[Some entries]
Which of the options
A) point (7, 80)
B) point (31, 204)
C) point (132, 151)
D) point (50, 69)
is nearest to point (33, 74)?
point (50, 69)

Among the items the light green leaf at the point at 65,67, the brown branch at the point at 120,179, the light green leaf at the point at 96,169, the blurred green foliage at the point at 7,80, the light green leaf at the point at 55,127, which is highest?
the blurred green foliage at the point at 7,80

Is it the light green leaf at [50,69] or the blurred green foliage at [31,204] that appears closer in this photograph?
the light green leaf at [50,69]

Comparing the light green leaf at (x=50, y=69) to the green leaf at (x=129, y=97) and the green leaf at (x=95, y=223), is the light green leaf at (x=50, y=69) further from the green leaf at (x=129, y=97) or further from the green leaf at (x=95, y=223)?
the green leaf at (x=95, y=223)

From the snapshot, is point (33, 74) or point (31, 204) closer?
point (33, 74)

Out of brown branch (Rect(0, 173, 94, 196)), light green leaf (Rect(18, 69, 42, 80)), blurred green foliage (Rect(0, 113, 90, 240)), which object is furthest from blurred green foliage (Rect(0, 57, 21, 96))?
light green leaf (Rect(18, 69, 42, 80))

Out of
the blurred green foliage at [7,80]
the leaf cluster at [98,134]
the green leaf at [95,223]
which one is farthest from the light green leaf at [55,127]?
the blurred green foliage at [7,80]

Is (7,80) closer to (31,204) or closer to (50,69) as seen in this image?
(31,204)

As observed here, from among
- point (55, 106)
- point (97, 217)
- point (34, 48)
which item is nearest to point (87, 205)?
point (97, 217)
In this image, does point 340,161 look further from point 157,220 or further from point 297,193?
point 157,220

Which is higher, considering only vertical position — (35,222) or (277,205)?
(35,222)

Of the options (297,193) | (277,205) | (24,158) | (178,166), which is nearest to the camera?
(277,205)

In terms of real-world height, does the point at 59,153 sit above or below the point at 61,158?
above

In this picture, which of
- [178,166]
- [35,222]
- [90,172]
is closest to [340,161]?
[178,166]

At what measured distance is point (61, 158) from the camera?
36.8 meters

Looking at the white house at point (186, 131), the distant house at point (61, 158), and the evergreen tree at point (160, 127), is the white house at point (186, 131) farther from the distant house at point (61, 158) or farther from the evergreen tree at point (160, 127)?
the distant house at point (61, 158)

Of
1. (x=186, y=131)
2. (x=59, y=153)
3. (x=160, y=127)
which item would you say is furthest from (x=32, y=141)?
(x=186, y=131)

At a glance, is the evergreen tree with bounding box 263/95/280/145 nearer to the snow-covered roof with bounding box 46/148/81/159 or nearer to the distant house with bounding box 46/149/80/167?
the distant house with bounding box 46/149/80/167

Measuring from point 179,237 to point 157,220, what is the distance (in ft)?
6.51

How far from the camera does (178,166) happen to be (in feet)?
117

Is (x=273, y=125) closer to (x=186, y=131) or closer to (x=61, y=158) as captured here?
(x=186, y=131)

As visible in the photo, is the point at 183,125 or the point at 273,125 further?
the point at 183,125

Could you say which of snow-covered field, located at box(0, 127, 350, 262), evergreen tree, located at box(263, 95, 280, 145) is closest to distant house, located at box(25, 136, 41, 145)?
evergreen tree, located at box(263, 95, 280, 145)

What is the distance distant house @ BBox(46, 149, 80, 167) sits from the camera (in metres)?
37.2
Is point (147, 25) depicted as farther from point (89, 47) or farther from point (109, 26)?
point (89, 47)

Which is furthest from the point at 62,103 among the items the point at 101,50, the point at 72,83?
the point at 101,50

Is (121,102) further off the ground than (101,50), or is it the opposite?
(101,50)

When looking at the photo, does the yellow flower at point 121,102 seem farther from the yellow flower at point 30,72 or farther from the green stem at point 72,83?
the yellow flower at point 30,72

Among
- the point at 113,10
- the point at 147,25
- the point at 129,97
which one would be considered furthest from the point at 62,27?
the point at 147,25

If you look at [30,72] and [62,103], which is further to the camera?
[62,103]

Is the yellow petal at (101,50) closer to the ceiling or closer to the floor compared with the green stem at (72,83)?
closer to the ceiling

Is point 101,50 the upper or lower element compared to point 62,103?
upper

## Instructions for the task
Duplicate every entry above line for line, keeping each one identical to the original.

## Response for this exercise
Which of the options
A) point (7, 80)
B) point (31, 204)
C) point (132, 151)
D) point (50, 69)
is nearest to point (33, 74)?
point (50, 69)

Among the items the light green leaf at the point at 65,67, the brown branch at the point at 120,179, the light green leaf at the point at 96,169, the blurred green foliage at the point at 7,80, the light green leaf at the point at 55,127, which is highest?
the blurred green foliage at the point at 7,80

Is it the light green leaf at [50,69] or the blurred green foliage at [31,204] that appears closer in this photograph?
the light green leaf at [50,69]

Comparing the light green leaf at (x=50, y=69) to the green leaf at (x=129, y=97) and the green leaf at (x=95, y=223), is the light green leaf at (x=50, y=69) further from the green leaf at (x=129, y=97) or further from the green leaf at (x=95, y=223)?
the green leaf at (x=95, y=223)

From the snapshot, is point (33, 74) or point (31, 204) closer?
point (33, 74)

Out of brown branch (Rect(0, 173, 94, 196)), light green leaf (Rect(18, 69, 42, 80)), blurred green foliage (Rect(0, 113, 90, 240)), which object is furthest from blurred green foliage (Rect(0, 57, 21, 96))?
light green leaf (Rect(18, 69, 42, 80))

Out of
the blurred green foliage at [7,80]
the leaf cluster at [98,134]
the green leaf at [95,223]
which one is farthest from the light green leaf at [55,127]?
the blurred green foliage at [7,80]

Is (7,80) closer to (31,204) or closer to (50,69) as seen in this image?
(31,204)

As observed here, from among
- point (55, 106)
- point (97, 217)
- point (34, 48)
which item is nearest to point (87, 205)?
point (97, 217)
In this image, does point 340,161 look further from point 157,220 or further from point 297,193?
point 157,220

Which is higher, considering only vertical position — (35,222) or (277,205)?
(35,222)

Of the options (297,193) | (277,205) | (24,158) | (178,166), which is nearest to the camera?
(277,205)

In terms of real-world height, does the point at 59,153 sit above or below the point at 61,158?
above

In this picture, which of
- [178,166]
- [35,222]
- [90,172]
is closest to [340,161]?
[178,166]

At what measured distance is point (61, 158) from the camera?
36.8 meters

Looking at the white house at point (186, 131), the distant house at point (61, 158), and the evergreen tree at point (160, 127), is the white house at point (186, 131) farther from the distant house at point (61, 158) or farther from the evergreen tree at point (160, 127)?
the distant house at point (61, 158)

Of
1. (x=186, y=131)
2. (x=59, y=153)
3. (x=160, y=127)
which item would you say is furthest from (x=32, y=141)?
(x=186, y=131)

At a glance, is the evergreen tree with bounding box 263/95/280/145 nearer to the snow-covered roof with bounding box 46/148/81/159 or nearer to the distant house with bounding box 46/149/80/167?
the distant house with bounding box 46/149/80/167

Measuring from point 179,237 to point 157,220, what is the distance (in ft)?
6.51

How far from the camera does (178,166) happen to be (in feet)?
117

Is (x=273, y=125) closer to (x=186, y=131) or closer to (x=61, y=158) as captured here?
(x=186, y=131)

As visible in the photo, is the point at 183,125 or the point at 273,125 further?
the point at 183,125

Could you say which of snow-covered field, located at box(0, 127, 350, 262), evergreen tree, located at box(263, 95, 280, 145) is closest to distant house, located at box(25, 136, 41, 145)?
evergreen tree, located at box(263, 95, 280, 145)

What is the distance distant house @ BBox(46, 149, 80, 167) sits from the camera (in metres)?
37.2
Is point (147, 25) depicted as farther from point (89, 47) or farther from point (109, 26)?
point (89, 47)

Which is furthest from the point at 62,103 among the items the point at 101,50, the point at 72,83?
the point at 101,50

Is (121,102) further off the ground than (101,50), or is it the opposite?
(101,50)

When looking at the photo, does the yellow flower at point 121,102 seem farther from the yellow flower at point 30,72 or farther from the green stem at point 72,83?
the yellow flower at point 30,72

Among
- the point at 113,10
- the point at 147,25
- the point at 129,97
which one would be considered furthest from the point at 62,27?
the point at 147,25

If you look at [30,72] and [62,103], which is further to the camera?
[62,103]

Is the yellow petal at (101,50) closer to the ceiling or closer to the floor compared with the green stem at (72,83)?
closer to the ceiling

Is point 101,50 the upper or lower element compared to point 62,103?
upper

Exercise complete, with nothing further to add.